Turning away from her, he started back in my direction. It was a display of bravery I didn’t possess. An angered Helena who hadn’t gotten her wishes was a person I would want to keep an eye on. Jerking her sharp glare from Anand, she placed it on me, sending a shiver of fear up my spine. Straightening, I made a show of bravado that I didn’t actually possess.

Helena shuddered with the effort to not react. She was reduced to seething with her hands clenched at her sides. Probably a first for her and a duplicitous attempt to demonstrate restraint and prove Anand wrong about her magic.

“You saw the way the shades responded to her,” Helena called after him once we were heading toward the house.

He halted briefly but remained silent. He was just as concerned as she was.

“It will be addressed.”

“With the exception of you, Father has no tolerance for magical anomalies,” she threatened.

He’d surely learn about me being an anomaly. I was going to meet the Lord of the Underworld. I reined in the fear, but it became my single focus as I made my way back to the bedroom.

CHAPTER 5

After removing the claw-ripped shirt, I discovered Anand hadn’t been attempting to keep me from panicking by minimizing the severity of the cut. It really wasn’t that bad. Once I applied pressure to stop the bleeding and cleaned it off, there was just a red line on my stomach. If Anand hadn’t intervened, it could have been so much worse. I knew that. Thoughts of the danger were constant as I navigated through the house to the main library and the magic room, where I could review the spells. The only way to chase the thoughts away was to be proactive. I had to do something.

Despite my attempts to not think about the shades, I fixated on their enigmatic pull to me and what had them swarming around me, maintaining a form that they typically weren’t able to maintain.

My belief that there was nothing magical about me was renewed by the ache from my injury. If magic existed in me, it would ease my pain, surely. But there was no use applying logic to an illogical world.
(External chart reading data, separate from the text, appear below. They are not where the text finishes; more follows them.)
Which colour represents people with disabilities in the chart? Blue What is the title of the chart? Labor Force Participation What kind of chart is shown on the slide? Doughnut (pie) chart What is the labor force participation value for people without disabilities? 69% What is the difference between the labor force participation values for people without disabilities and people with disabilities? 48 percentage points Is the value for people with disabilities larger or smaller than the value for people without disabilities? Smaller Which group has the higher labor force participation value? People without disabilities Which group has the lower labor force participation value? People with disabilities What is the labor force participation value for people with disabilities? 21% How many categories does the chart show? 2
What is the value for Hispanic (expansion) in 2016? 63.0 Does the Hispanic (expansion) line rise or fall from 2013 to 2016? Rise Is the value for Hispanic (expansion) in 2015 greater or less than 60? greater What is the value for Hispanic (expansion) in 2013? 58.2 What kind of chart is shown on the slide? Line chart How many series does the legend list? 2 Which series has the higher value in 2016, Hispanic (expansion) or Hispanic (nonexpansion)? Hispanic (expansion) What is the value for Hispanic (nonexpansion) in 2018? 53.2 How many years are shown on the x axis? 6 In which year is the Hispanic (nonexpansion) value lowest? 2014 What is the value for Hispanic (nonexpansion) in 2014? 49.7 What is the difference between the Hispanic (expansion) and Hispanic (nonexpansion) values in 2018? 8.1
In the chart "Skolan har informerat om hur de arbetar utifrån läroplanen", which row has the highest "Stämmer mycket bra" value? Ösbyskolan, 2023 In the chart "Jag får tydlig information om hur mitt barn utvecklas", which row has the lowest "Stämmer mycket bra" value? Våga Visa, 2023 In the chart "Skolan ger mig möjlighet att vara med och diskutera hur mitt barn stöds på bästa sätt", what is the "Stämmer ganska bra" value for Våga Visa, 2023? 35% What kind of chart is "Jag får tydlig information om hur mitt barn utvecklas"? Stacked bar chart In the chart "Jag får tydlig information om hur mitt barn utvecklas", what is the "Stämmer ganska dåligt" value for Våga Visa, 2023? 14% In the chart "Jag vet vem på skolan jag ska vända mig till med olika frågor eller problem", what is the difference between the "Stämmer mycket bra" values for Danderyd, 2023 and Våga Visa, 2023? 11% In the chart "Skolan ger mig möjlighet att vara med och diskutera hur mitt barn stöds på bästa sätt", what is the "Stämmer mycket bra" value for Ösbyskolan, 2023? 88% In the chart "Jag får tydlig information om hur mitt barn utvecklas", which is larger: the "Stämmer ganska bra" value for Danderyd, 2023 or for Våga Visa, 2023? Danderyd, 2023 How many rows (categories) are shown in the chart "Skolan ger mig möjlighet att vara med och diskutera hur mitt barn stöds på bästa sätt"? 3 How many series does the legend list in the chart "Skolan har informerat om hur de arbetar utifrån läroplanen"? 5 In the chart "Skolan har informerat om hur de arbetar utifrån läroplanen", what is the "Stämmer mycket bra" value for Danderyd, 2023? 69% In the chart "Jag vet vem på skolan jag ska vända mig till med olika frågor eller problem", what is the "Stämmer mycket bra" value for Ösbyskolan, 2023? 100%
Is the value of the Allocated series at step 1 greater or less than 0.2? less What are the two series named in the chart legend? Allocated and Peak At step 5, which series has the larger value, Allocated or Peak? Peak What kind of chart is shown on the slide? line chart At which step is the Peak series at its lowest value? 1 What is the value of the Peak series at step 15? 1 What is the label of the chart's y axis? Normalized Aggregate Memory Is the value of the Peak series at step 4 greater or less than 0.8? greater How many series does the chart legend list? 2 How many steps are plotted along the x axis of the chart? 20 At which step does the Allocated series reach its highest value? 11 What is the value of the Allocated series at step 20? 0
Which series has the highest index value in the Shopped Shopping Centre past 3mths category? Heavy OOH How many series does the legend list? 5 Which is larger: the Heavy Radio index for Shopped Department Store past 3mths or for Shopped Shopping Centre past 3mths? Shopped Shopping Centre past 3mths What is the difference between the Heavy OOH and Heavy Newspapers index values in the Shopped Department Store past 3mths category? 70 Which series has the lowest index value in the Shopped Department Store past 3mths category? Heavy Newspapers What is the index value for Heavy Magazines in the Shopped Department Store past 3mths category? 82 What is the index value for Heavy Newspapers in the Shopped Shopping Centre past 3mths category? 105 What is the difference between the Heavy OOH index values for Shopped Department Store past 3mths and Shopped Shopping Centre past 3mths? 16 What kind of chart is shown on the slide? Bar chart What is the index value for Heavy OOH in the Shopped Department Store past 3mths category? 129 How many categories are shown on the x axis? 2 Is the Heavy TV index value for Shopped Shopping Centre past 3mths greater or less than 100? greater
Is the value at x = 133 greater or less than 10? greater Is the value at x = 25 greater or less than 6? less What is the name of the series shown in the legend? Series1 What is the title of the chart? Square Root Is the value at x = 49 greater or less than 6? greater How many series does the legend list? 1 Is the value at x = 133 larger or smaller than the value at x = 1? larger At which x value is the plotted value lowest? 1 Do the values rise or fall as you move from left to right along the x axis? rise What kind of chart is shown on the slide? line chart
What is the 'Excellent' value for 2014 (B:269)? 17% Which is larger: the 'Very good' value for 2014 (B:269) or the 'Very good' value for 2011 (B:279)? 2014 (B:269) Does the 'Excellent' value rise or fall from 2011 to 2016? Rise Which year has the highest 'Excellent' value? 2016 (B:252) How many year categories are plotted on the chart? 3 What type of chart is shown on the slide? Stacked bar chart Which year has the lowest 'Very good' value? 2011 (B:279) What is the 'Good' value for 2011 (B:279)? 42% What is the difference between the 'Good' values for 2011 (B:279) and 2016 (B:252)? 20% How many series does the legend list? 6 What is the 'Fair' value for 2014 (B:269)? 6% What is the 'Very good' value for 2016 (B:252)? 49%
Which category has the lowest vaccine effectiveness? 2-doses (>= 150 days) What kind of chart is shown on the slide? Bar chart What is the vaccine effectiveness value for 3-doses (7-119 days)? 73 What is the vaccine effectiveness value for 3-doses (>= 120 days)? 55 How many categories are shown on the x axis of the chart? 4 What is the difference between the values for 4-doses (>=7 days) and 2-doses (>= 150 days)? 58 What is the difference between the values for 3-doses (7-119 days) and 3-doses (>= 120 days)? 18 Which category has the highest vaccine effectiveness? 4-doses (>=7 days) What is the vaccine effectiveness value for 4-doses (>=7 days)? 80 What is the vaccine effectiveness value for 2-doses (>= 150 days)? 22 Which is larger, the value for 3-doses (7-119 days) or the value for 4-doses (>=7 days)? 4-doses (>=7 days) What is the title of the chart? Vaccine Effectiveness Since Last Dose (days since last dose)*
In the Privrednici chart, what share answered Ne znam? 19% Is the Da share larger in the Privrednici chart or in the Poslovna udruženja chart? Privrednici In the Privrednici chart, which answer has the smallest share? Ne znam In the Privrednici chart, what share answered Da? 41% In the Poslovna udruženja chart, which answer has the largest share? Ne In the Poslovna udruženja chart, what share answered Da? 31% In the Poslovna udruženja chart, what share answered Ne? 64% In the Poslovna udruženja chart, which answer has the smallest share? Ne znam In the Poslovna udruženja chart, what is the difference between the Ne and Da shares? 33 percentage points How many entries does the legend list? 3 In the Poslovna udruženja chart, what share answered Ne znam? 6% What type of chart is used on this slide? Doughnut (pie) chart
The shades were drawn to me for my lack of magic in the same way the magic room in the library repelled me. I felt the room’s rejection as soon as I neared it. It was a nudge, shooing me away. For a moment, I considered taking the hint. I could stay in the main library and appreciate the many first editions, take in the beauty of the leatherbound books and peruse the vast selection, inhale the scent of vellum and run my fingers over the gilded emboss on some of the books I’d passed. But that wasn’t going to get me out of the underworld.

Determined to be allowed entry, I pushed against the repelling magic until my hand reached the door handle. The handle turned, but the door wouldn’t budge.

“Please,” I whispered to the door. That’s about right. I’m pleading with a room to grant me entrance. Not weird at all.